My points made, am I the only one who noticed the, er, oddness of the elf extras in the films? Is it just me, or do the elf extras in the films look wrong for Tolkien’s world?
2) Speaking of myth and fantasy and Tolkien: Earlier this month (the 8th to be exact) the highly anticipated final installment of the Wheel of Time series came out, A Memory of Light. I bring it up for several reasons. One is that it was a good fantasy series, one of the best I’ve read (under Tolkien of course, no one ever comes close to master), and it was a good series in the sense of goodness, not full of the petulant nihilism that warps most epic fantasy series today. There really was real good and real evil in that sub-created world, even if some of the characters were caught inbetween. This was there for a reason, and that brings me to the third reason why I mention it. The author, the late Robert Jordan was a Christian. While sadly not a Catholic, he was a religious man, a believing Christian, in his own words, a High Church Episcopalian, one who recieved communion more than once a week. And when asked in an interview what the most influential book he ever read was, he answered the Holy Bible, which changed his life forever. From what I know of him he reminded me of an old southern gentlemen like kind of guy.

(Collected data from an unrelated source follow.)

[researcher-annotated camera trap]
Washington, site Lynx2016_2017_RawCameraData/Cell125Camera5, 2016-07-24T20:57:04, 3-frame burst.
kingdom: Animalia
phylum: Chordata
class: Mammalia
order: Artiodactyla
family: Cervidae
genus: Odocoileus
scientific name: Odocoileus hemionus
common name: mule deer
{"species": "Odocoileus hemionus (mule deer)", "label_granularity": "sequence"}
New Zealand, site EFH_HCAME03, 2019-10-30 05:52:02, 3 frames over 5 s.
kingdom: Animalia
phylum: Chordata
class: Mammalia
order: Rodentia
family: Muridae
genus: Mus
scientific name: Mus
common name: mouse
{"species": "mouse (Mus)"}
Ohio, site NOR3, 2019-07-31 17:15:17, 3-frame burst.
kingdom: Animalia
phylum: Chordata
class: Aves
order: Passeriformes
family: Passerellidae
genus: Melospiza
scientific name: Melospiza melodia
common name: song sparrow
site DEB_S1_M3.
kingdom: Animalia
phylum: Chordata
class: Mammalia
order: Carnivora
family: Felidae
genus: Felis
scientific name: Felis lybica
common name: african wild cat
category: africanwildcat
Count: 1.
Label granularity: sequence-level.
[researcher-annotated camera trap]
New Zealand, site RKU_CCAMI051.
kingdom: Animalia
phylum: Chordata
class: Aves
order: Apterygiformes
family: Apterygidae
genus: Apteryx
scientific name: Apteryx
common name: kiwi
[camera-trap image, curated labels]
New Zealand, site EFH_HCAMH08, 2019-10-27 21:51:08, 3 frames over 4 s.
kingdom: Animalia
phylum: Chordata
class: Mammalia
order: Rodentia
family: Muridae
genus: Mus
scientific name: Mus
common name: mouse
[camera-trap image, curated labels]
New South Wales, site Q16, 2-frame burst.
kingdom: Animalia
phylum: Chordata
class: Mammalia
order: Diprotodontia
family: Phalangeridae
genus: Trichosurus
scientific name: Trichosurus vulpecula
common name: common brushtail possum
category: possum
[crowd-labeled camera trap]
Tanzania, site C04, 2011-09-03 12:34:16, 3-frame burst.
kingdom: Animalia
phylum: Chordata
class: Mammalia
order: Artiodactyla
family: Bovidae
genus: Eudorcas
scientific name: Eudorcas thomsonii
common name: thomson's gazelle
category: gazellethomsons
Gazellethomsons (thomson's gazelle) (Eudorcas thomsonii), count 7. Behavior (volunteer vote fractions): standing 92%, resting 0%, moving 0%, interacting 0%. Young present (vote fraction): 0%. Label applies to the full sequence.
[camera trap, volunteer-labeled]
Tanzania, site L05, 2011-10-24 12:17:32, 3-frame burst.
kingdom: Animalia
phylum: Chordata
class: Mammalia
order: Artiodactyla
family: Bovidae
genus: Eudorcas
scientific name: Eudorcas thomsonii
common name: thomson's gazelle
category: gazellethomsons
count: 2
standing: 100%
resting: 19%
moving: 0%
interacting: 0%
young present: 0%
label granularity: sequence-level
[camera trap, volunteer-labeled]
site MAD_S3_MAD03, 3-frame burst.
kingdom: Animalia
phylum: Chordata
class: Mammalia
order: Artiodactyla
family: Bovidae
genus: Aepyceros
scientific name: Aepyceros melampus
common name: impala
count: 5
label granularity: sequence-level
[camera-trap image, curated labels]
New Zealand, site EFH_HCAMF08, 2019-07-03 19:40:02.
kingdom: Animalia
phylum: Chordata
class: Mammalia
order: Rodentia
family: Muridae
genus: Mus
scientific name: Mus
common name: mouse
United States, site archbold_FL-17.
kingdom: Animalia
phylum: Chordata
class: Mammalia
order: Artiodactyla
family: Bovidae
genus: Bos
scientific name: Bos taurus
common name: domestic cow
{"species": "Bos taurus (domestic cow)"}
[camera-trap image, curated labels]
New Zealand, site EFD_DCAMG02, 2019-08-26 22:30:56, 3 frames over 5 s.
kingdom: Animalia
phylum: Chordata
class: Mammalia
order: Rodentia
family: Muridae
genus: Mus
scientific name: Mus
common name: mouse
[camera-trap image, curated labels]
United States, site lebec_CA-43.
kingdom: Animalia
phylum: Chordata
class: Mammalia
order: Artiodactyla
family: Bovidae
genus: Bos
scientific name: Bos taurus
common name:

While I don’t think he followed Tolkien’s method for writing fantasy, he certainly took Tolkien for his inspiration in writing the Wheel of Time series, but the series was not lame Tolkien rip (as so many others are), there was alot of love poured into his world, and it’s known to be one of the more intricate and complex fantasy worlds out there. While there are themes from eastern mythology in it (like the Wheel of Time), the underlying battle of good against evil was obviously coming from his Christian faith. I don’t know if I’d call the series Christian fantasy in the same way I’d call Tolkien or Lewis’ work, but perhaps more in the vein of Harry Potter or the Chronicles of Prydain, in the sense of a fantasy series that was influenced in part by the author’s Christian faith. I’d recommend the series for a good read, one well worth your time (if you’ve got the time that is, it’s quite a looong series!).
Speaking of good fantasy reads that relate to Tolkien, someone has just started releasing a fantasy series that was created using Tolkien’s method (“On Fairy Stories”), not just ripping off his creation! A true rarity. The author, Tom Simon, besides being a Catholic, does great critical essays on Tolkien, his method, and the work that would come after his wake. He essays are really worth one’s time. The first book of the series is available through amazon, the first of a planned eight. It’s supposed to be quite good, and again it was one of the rare fantasy series out there created using Tolkien’s method, not the Tolkien rip most other fantasy is.